I had thought this was an urban legend, but indeed, it does happen, even enough that they actually made an entire documentary about it on the Discovery Health channel ("I Didn't Know I Was Pregnant," airs June 14, 10 PM . . . creative title, huh?).
This has always seemed like a bizarre circumstance, but after going through pregnancy, I have to admit that it seems almost impossible to imagine going through this and not knowing why. It does happen, though. Morning sickness can be written off as the flu. Some don't have much weight gain or if they do, they don't notice it. I'm not sure how you can write off the movements in your tummy, but maybe it's thought of as bad indigestion???

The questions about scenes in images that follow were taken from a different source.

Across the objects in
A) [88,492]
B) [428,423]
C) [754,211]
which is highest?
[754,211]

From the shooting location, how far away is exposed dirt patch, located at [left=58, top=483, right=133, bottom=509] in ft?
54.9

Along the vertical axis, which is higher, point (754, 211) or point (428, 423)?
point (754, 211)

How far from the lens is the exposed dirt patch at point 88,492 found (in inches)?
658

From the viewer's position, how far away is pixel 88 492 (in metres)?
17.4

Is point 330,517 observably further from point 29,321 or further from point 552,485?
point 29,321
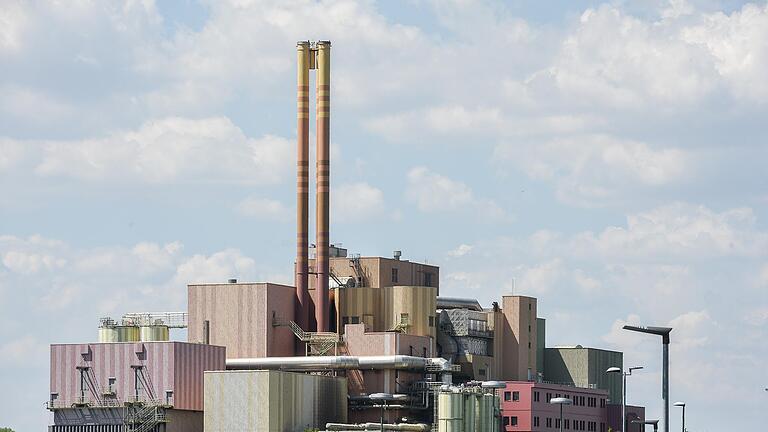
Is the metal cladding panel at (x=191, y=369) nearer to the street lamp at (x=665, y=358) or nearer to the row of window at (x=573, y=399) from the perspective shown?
the row of window at (x=573, y=399)

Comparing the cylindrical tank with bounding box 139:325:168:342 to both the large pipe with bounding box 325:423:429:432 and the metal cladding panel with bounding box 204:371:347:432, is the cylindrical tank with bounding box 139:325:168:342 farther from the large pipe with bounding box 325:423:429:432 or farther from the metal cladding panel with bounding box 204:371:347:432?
the large pipe with bounding box 325:423:429:432

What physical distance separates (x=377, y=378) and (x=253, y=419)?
1879 cm


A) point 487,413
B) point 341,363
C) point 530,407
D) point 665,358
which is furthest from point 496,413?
point 665,358

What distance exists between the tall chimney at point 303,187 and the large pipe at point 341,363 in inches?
292

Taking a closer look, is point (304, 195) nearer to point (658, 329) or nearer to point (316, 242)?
point (316, 242)

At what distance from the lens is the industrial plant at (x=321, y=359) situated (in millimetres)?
166875

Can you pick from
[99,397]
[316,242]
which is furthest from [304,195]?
[99,397]

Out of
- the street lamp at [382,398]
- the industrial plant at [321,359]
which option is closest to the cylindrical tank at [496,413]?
the industrial plant at [321,359]

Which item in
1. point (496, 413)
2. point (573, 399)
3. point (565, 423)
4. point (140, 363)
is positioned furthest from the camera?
point (573, 399)

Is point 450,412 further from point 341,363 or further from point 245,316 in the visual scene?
point 245,316

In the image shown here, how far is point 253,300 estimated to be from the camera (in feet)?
588

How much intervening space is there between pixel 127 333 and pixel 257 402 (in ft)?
86.8

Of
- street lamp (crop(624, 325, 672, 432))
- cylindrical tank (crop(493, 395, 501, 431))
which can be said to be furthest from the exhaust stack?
street lamp (crop(624, 325, 672, 432))

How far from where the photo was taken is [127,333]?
183000mm
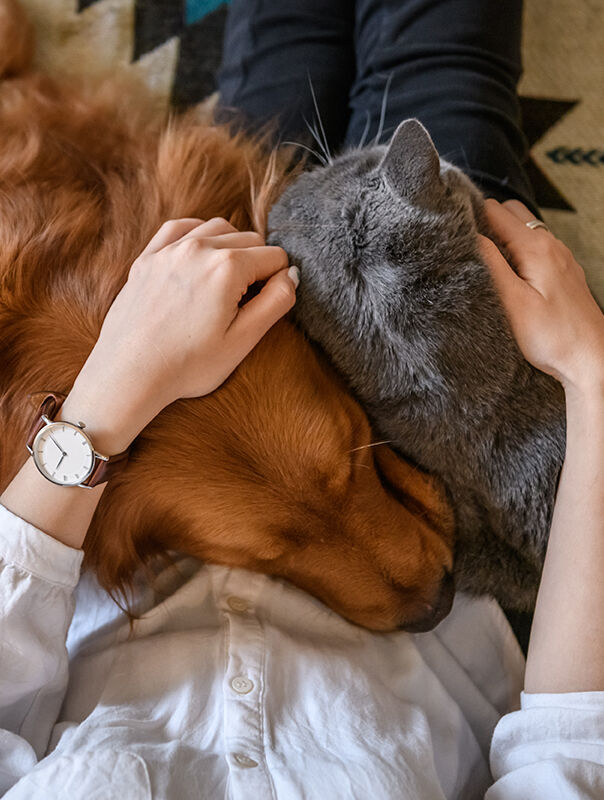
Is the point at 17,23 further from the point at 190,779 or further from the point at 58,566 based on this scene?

In the midst of our conversation, one of my friends commented, "Well, at least you get to go through pregnancy without dealing with any of the waiting and not-so-fun parts," and while that's true, it's my opinion that having that happen would be way worse than anything that you feel during pregnancy. I've learned that there's a reason why God gives you 10 months to prepare physically, mentally, and emotionally. And any symptoms that do occur can be placed in the context of the season of pregnancy. (i.e. I may be sick now, but I know it won't be forever, I don't have to worry about it, and at the end there will be new life.)
While it's really easy for me to think, "How could you possibly be so clueless as to not know you are pregnant?" I was thinking about it more last night and realized that my ignorance can be just as prevalent in some other areas of my life.
So many times, I've found that God is working on creating a new thing in me, in my spirit, my heart, something that often takes time. And it's usually something that I want, like more patience, humility, love, empathy, generosity. The only thing is, that I would much prefer these beautiful "babies" to just be brought to my doorstep by the stork, rather than going through the process of actually growing them in my life.
It's that growth process that can often be not so much fun with feelings of pain or discomfort or sacrifice, and these symptoms can create a very natural response of wanting to avert the process, or write them off as problems that I'd like to avoid and get over. If I look at them through the lens and perspective of "pregnancy," however, realizing that God is generating and creating something that has never before been conceived, it somehow makes the process much more bearable and even enjoyable knowing that it will last for a season and at the end there will be new life.
So while this season of my first pregnancy may be coming to a close, I'm recognizing that God has been growing a lot more than just a baby inside of me. And I pray that as our baby girl is born that He will continue to birth new life and growth inside my heart and spirit.